The whistles blew again, and this time the group of people, which must have numbered about a hundred, started to march slowly together, with Bruno and Shmuel still held together in the centre. There was some sort of disturbance towards the back, where some people seemed unwilling to march, but Bruno was too small to see what happened and all he heard was loud noises, like the sound of gunshots, but he couldn’t make out what they were.
‘Does the marching go on for long?’ he whispered because he was beginning to feel quite hungry now.
‘I don’t think so,’ said Shmuel. ‘I never see the people after they’ve gone on a march. But I wouldn’t imagine it does.’

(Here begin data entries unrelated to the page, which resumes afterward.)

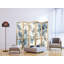 171cm H Solid Wood Folding Room Divider-1236643427-1236697616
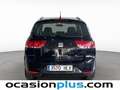 SEAT Altea XL 1.6TDI CR S&S Reference E-eco. Negro - thumbnail 15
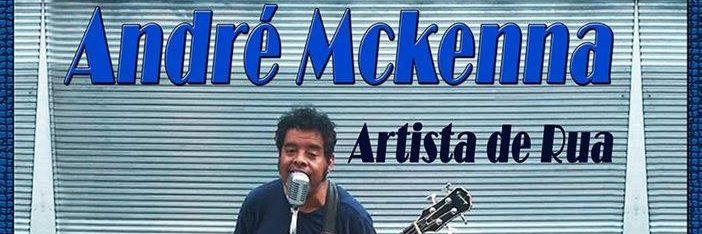dadmckenna's profile banner image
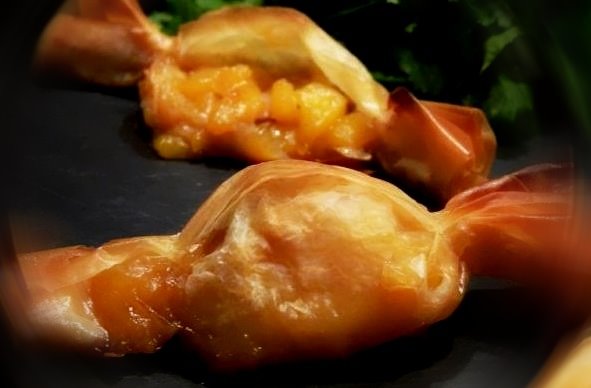 2910660_bonbonfoie (591x388, 30Kb)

Bruno frowned. He looked up at the sky, and as he did so there was another loud sound, this time the sound of thunder overhead, and just as quickly the sky seemed to grow even darker, almost black, and rain poured down even more heavily than it had in the morning. Bruno closed his eyes for a moment and felt it wash over him. When he opened them again he wasn’t so much marching as being swept along by the group of people, and all he could feel was the mud that was caked all over his body and his pajamas clinging to his skin with all the rain and he longed to be back in his house, watching all this from a distance and not wrapped up in the centre of it.
‘That’s it,’ he said to Shmuel. ‘I’m going to catch a cold out here. I have to go home.’
But just as he said this, his feet brought him up a set of steps, and as he marched on he found there was no more rain coming down any more because they were all piling into a long room that was surprisingly warm and must have been very securely built because no rain was getting in anywhere. In fact it felt completely airtight.
‘Well, that’s something,’ he said, glad to be out of the storm for a few minutes at least. ‘I expect we’ll have to wait here till it eases off and then I’ll get to go home.’
Shmuel gathered himself very close to Bruno and looked up at him in fright.
‘I’m sorry we didn’t find your papa,’ said Bruno.
‘It’s all right,’ said Shmuel.
‘And I’m sorry we didn’t really get to play, but when you come to Berlin, that’s what we’ll do. And I’ll introduce you to…Oh, what were their names again?’ he asked himself, frustrated because they were supposed to be his three best friends for life but they had all vanished from his memory now. He couldn’t remember any of their names and he couldn’t picture any of their faces.
‘Actually,’ he said, looking down at Shmuel, ‘it doesn’t matter whether I do or don’t. They’re not my best friends any more anyway.’ He looked down and did something quite out of character for him: he took hold of Shmuel’s tiny hand in his and squeezed it tightly.
‘You’re my best friend, Shmuel,’ he said. ‘My best friend for life.’
Shmuel may well have opened his mouth to say something back, but Bruno never heard it because at that moment there was a loud gasp from all the marchers who had filled the room, as the door at the front was suddenly closed and a loud metallic sound rang through from the outside.
Bruno raised an eyebrow, unable to understand the sense of all this, but he assumed that it had something to do with keeping the rain out and stopping people from catching colds.
And then the room went very dark and somehow, despite the chaos that followed, Bruno found that he was still holding Shmuel’s hand in his own and nothing in the world would have persuaded him to let it go.